(DOCUMENT EXTRACT)
---
July 18th, 2011 . by economistmom

NPR’s Frank James reports on two recent polls that cast doubt on the popularity of the Republicans’ position:

A new CBS News poll suggests that while none of the Washington political players gets the approval of a majority of voters for how policymakers are handling the debt-ceiling debate, congressional Republicans fare the worst.

The survey found only 21 percent of respondents approved of the actions of congressional Republicans while 71 percent disapproved.

That compares with President Obama’s approval-disapproval ratings of 43 percent versus 48 percent.

For the record, congressional Democrats’ approval-disapproval numbers were 31 percent versus 58 percent.

The CBS News survey lined up with a recent Gallup Poll that suggested that more voters support Obama’s position that deficit reduction be achieved through a combination of tax revenue boosts and spending cuts instead of just spending cuts alone, which is the current Republican position in the debt-discussions.
---
(TO DO)
1. In the post on the debt-ceiling polls, what percentage of CBS News respondents approved of how congressional Republicans were acting?
2. Carry the post on the debt-ceiling polls forward from its last sentence with the next few paragraphs.

(SUPPLIED INFORMATION)
---
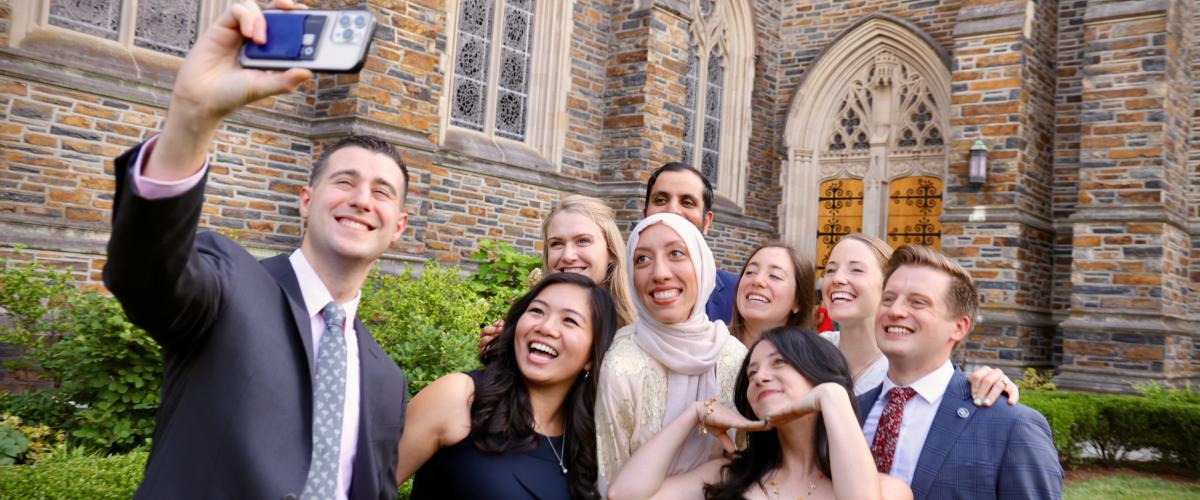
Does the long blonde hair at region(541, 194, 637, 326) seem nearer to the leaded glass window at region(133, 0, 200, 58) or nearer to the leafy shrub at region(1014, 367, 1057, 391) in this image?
the leaded glass window at region(133, 0, 200, 58)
---
(RESPONSES TO THE TASKS)
1. 21 percent.

2.
The Center on Budget and Policy Priorities’ Bob Greenstein here explains the implications of the Republican “Cut, Cap, and Balance” proposal that the House will take up on Tuesday.   He makes this key point about the degree to which spending would have to be constrained under the proposal (emphasis added):

The “Cut, Cap & Balance” measure cites three constitutional balanced-budget amendments (H.J. Res 1, S.J. Res 10, and H.J. Res 56) and states that Congress must approve one of them or a similar measure before the debt limit can be raised.  All three of the cited proposals would require cuts deeper than those in the Ryan budget. All three measures would establish a constitutional requirement that total federal expenditures may not exceed 18 percent of GDP, and all three would essentially require that the budget be balanced within the coming decade.

In other words, this proposal makes the often-called “draconian” Ryan proposal look like bleeding-heart liberalism.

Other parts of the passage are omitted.